Paul L. Robertson, Ph.D.
Robertson's research interests are in constructions of Appalachian identity (and more broadly Southern identity) in literature, popular culture and mass media.
Paul L. Robertson, Ph.D., was born and raised in a rural southwestern Virginia community and his scholarly and academic interests gravitate toward that socio-regional construct. He received his B.A. in English from VCU, his M.A. in English and Appalachian studies from Appalachian State University, and his Ph.D. in Media, Art and Text from VCU. Along the way, Robertson spent more than a decade working in archives and special collections, first at Appalachian State University and later at the University of North Carolina, Chapel Hill, and was involved in a number of audiovisual digitization projects—everything from old broadcasts of Southern stock car racing to folksong field recordings. In keeping with his scholarly fixation on regional representation in media, Robertson has been adjunct teaching English courses, with a Southern/Appalachian focus, at VCU for several years. He’s also taught at Virginia State University, near the home he shares with his spouse in Petersburg.
Q&A with Dr. Robertson
Where did you grow up? Can you tell us a little about your educational journey?
Hardy, Virginia—a small rural community in the Blue Ridge Mountains. My educational journey has been both fraught and complicated. I'm a high school dropout who spent several years working various jobs during the day and taking community college night classes. VCU then accepted me as an undergraduate student and I received my B.A. in English after three years of study. Later I attended Appalachian State University in Boone, North Carolina, where I earned master's degrees in both English and Appalachian Studies. I then returned to VCU for a Ph.D. in the Media, Art and Text (MATX) program. My big educational decision was whether to commit myself to continued work as an archives and special collections person, or to pursue literature and media studies (and teaching). The latter won out, although the former remains very important to me and I try to make it an integral part of both my scholarship and my teaching.
When did you first fall in love with your field of study? What made you decide to work in academia?
I've been lucky in that for as long as I can remember I wanted to study literature. The Southern/Appalachian orientation came later, probably because it's an identity (an ascription) that never set easy with me, personally. To be honest, it still doesn't. I wanted to understand the impulses for regional identification, and how it interacts with class and race in our national discourse. Basically, I've tried to turn attempts at understanding myself, and contemplating the specific community I'm from, into a career. More generally, I decided to work in academia for the sense of purpose. There's also a bit of stubbornness and spite involved--I'm not sure there's much of an expectation that someone with my background and personal history would end up a college professor. But primarily, I absolutely love teaching and I love deep scholarship.
"I get palpably excited in class discussion when a student introduces a line of thinking or a connection that I've never considered or encountered previously. Nothing is too interpretively ‘out there’ in class discussions, and I have to stress this to my students. Synthesis can be limitless."

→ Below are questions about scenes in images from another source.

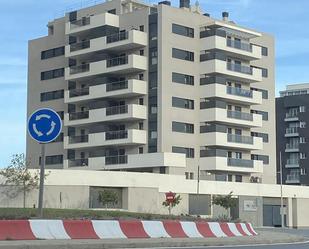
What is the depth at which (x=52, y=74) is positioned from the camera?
289 feet

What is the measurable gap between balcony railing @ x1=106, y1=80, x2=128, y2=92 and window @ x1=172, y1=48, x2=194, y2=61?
6397 millimetres

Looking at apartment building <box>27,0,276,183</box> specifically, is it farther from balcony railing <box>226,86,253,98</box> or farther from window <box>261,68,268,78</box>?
window <box>261,68,268,78</box>

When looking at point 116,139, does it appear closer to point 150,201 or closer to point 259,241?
point 150,201

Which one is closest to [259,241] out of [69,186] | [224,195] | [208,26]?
[69,186]

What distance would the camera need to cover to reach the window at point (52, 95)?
285 feet

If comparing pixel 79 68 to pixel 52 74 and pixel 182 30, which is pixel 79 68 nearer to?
pixel 52 74

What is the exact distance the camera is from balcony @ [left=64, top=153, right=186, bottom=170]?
73.6 metres

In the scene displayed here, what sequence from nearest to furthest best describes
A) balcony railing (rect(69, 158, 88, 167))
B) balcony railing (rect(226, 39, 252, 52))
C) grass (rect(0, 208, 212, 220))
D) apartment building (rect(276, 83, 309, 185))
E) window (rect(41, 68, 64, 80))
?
1. grass (rect(0, 208, 212, 220))
2. balcony railing (rect(69, 158, 88, 167))
3. balcony railing (rect(226, 39, 252, 52))
4. window (rect(41, 68, 64, 80))
5. apartment building (rect(276, 83, 309, 185))

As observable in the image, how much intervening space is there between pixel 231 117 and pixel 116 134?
45.8ft

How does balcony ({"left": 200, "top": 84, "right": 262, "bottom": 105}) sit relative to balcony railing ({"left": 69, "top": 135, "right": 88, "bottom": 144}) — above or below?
above

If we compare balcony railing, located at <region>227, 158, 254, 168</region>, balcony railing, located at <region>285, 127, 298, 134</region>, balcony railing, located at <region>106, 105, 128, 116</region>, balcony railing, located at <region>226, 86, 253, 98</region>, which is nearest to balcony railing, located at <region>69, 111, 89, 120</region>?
balcony railing, located at <region>106, 105, 128, 116</region>

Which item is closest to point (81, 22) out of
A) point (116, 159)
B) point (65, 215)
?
point (116, 159)

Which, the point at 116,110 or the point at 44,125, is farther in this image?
the point at 116,110

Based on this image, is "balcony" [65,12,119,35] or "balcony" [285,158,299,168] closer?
"balcony" [65,12,119,35]
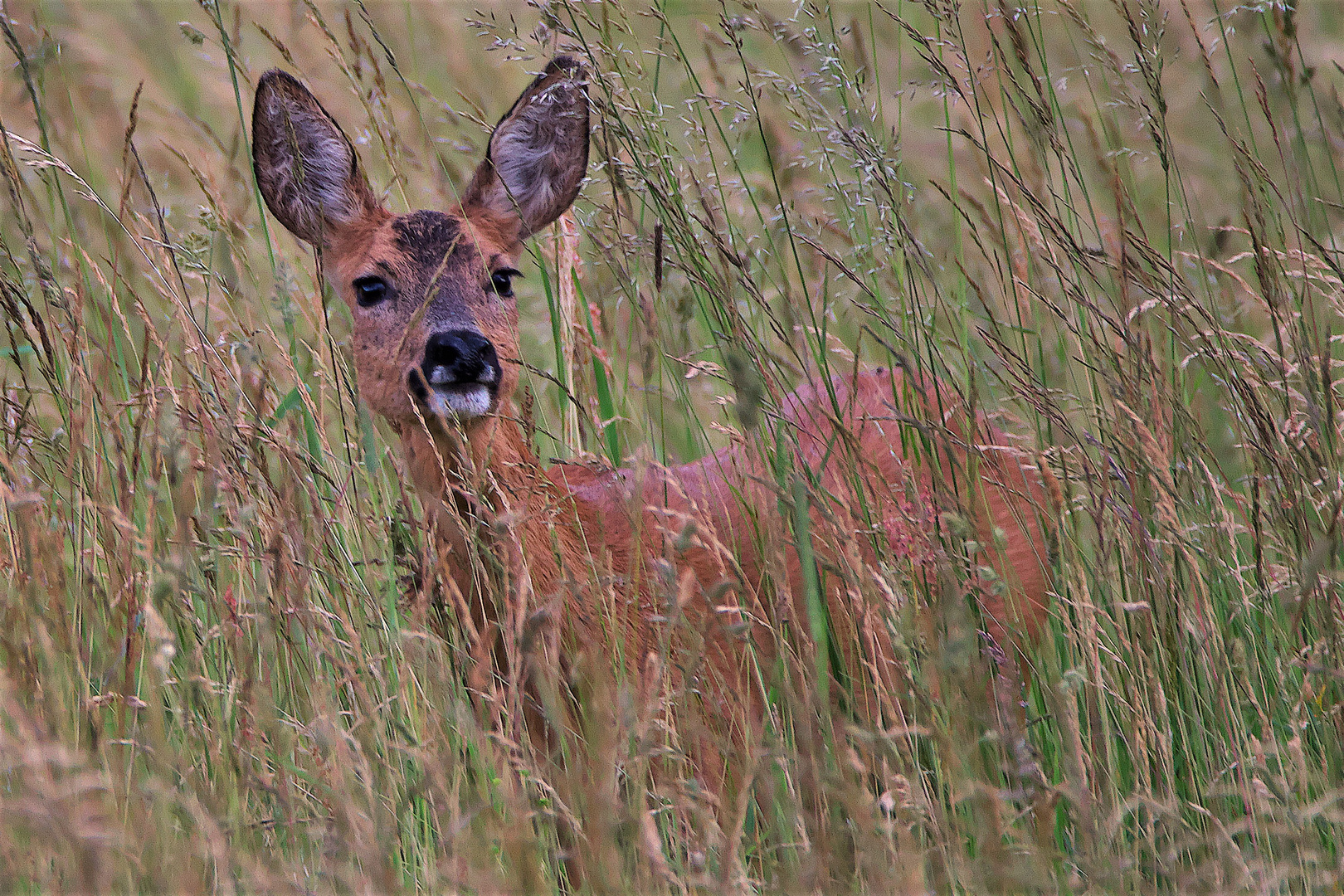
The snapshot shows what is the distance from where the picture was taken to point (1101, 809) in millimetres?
1977

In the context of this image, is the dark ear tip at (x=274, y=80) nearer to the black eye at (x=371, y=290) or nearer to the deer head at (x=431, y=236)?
the deer head at (x=431, y=236)

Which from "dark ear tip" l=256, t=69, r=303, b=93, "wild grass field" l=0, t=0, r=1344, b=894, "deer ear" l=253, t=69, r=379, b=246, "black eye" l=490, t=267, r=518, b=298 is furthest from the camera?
"black eye" l=490, t=267, r=518, b=298

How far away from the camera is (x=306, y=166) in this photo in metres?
3.54

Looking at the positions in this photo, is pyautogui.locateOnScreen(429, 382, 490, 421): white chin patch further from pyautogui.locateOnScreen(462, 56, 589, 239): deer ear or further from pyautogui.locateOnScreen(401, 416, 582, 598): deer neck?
pyautogui.locateOnScreen(462, 56, 589, 239): deer ear

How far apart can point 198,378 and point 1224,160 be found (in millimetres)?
5080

Can you explain the focus of your research?
I'm primarily interested in constructions of Appalachian identity (and more broadly Southern identity) in literature, popular culture and mass media. Even more specifically, I focus on how these constructed identities appear in U.S. subcultures and in eschatological ("end-of-the-world") discourse. I tend to gravitate towards documentary films, dystopian movies and comic books as media subjects.
What attracted you to VCU? What are you most excited about in regards to VCU and Richmond?
My affinity for VCU goes back decades. It's really the only school I wanted to attend as an undergraduate. Even though I'm a humanities academic, I love how the art school seems to diffuse into all aspects of academic life at VCU. In other words, VCU allows for a sense of interdisciplinarity that I've not seen at any other college or university. VCU does not intellectually fence-in students or faculty. I'm most excited about VCU students. There's a curiosity and a creativity there that is quite unique.
Can you talk a little about your teaching philosophy? What do you most like about teaching?
Students describe me as "laid back," but that doesn't mean I'm an easy or uncommitted instructor. I don't like straightforward lectures and I wince whenever I use PowerPoint. I like to introduce students to new ideas, new intellectual constructs, and then have them take it from there. I know it's a teaching cliche, but I sincerely feel like I learn just as much from my students as they do from me. I get palpably excited in class discussion when a student introduces a line of thinking or a connection that I've never considered or encountered previously. Nothing is too interpretively "out there" in class discussions, and I have to stress this to my students. Synthesis can be limitless. I'm a literature instructor, but that doesn't mean we won't end up connecting a late 19th-century novel to a contemporary advertising campaign, or to some viral social media discourse from earlier in the week.
Can you tell us either a quirky fact about yourself or some of your hobbies?
I've had a succession of rat terriers since I was a child. My current dogs make frequent appearances (audibly and visually) in my Zoom lectures. I love football (soccer) and am a hardcore Celtic FC (Glasgow, Scotland) supporter. Students know it's a match day if I'm wearing a jersey. My home is a historic 200-year-old house that I am near-constantly working to keep from reclamation by nature.